Tese de Automação

Quando o trabalho é software, o P&L para de parecer humano

Quando o trabalho é feito por software, o quadro de pessoal sai da demonstração de resultados, a folha migra pro custo dos produtos vendidos, e a margem bruta começa a se comportar como a de um produto, não a de um serviço.

ASR

Apollo Space Research

Apollo Space

· 11 min de leitura

Abra a demonstração de resultados de uma firma de serviços de 20 pessoas e você consegue ler a empresa inteira em duas linhas. Salários, o maior número da página. E receita, que só cresce quando aquele maior número cresce também. Pra vender mais, contrate mais. O P&L é honesto sobre isso: o custo do trabalho e as pessoas fazendo o trabalho são a mesma coisa.

Agora faça o mesmo trabalho com software, e essa demonstração para de fazer sentido. A maior despesa não escala mais com o quadro de pessoal. Ela escala com o uso. E ela para de se sentar onde costumava se sentar na página.

A demonstração financeira de uma empresa está prestes a parar de parecer uma do século 20, não porque os números ficam maiores, mas porque as linhas se movem.

O refrão: a folha está virando uma conta de uso

Aqui está a ideia que sustenta tudo, e vamos repeti-la até parar de soar estranha. Quando o trabalho é software, a folha de pagamento para de ser um custo fixo que escala com o quadro de pessoal e vira um custo variável que escala com o output.

Isso não é um ajuste de orçamento. Reescreve a gramática da demonstração de resultados. A linha que costumava ser o número mais previsível da empresa, salários, pagos mensalmente, fixos independente de quanto foi feito, vira o número mais moldado-pelo-uso da empresa. Ela sobe ou desce com o trabalho, não com o plano de contratação.

Eis por que essa única mudança arrasta o resto da demonstração com ela.

Onde o custo do trabalho costumava morar, e por que isso era uma mentira

Comece com como a contabilidade sempre fatiou o custo do trabalho.

O modelo mental ingênuo, o que a maioria dos operadores carrega, é que existem dois tipos de custo. Existe o custo de fazer a coisa que você vende, que se senta lá em cima como custo dos produtos vendidos (COGS), é subtraído da receita, e te dá a margem bruta. E existe o custo de tocar a empresa, vendas, gestão, o escritório, a maior parte dos salários, que se senta mais embaixo como despesa operacional (opex).
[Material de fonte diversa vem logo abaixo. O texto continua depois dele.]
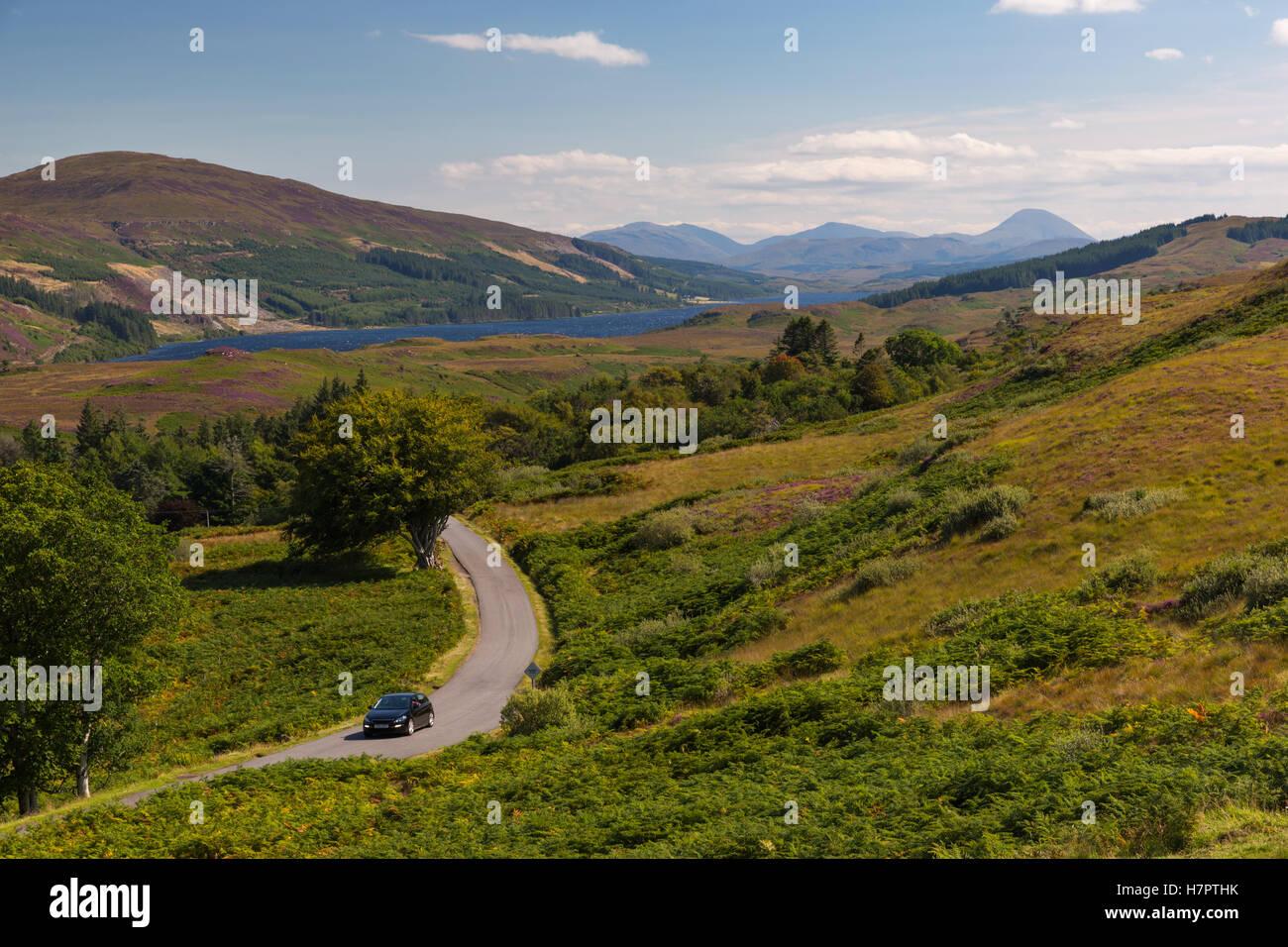 Country road, car cruising Isle of Mull. Highlands, Scotland, United Kingdom.  Summer scenery, landscape, nature. - Stock Image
Pra uma empresa de software, essa divisão era limpa. Os servidores que rodam o produto? COGS. Os engenheiros que o construíram, os vendedores, os fundadores? Opex. O trabalho morava quase inteiramente abaixo da linha de margem bruta, em opex, porque o trabalho humano construía o produto mas não entregava cada unidade dele. Você escrevia o código uma vez; o custo marginal de mais um usuário era uma fração de uma conta de nuvem. É por isso que as margens brutas de software são notoriamente altas, as pessoas não estão no COGS.

Pra uma empresa de serviços, a divisão era uma ficção silenciosa. O salário do consultor tecnicamente entrega o serviço, então um pedaço da folha realmente é COGS. Mas é reportado como um grande bloco de opex mesmo assim, porque ninguém quer etiquetar cada hora. Então a demonstração diz que o trabalho é overhead quando economicamente ele é o produto. O custo do trabalho e o custo da empresa foram amassados numa linha só porque separá-los à mão era trabalho demais.

A divisão sobreviveu por quarenta anos por uma razão: o trabalho era grosso. Você contratava uma pessoa em unidades inteiras, pagava ela quer o trabalho aparecesse naquele mês ou não, e não conseguia medir o output dela por tarefa. Um salário é um custo fixo porque um humano é um custo fixo. Então ele se sentava em opex, fixo, e você raciocinava sobre ele como um custo fixo porque era isso que ele era.

Uma demonstração de resultados tradicional divide o custo em duas zonas: o custo dos produtos vendidos se senta acima da linha de margem bruta e escala com cada unidade entregue, enquanto a folha e o overhead se sentam abaixo dela em despesa operacional como custos fixos que escalam com o quadro de pessoal, não com o output.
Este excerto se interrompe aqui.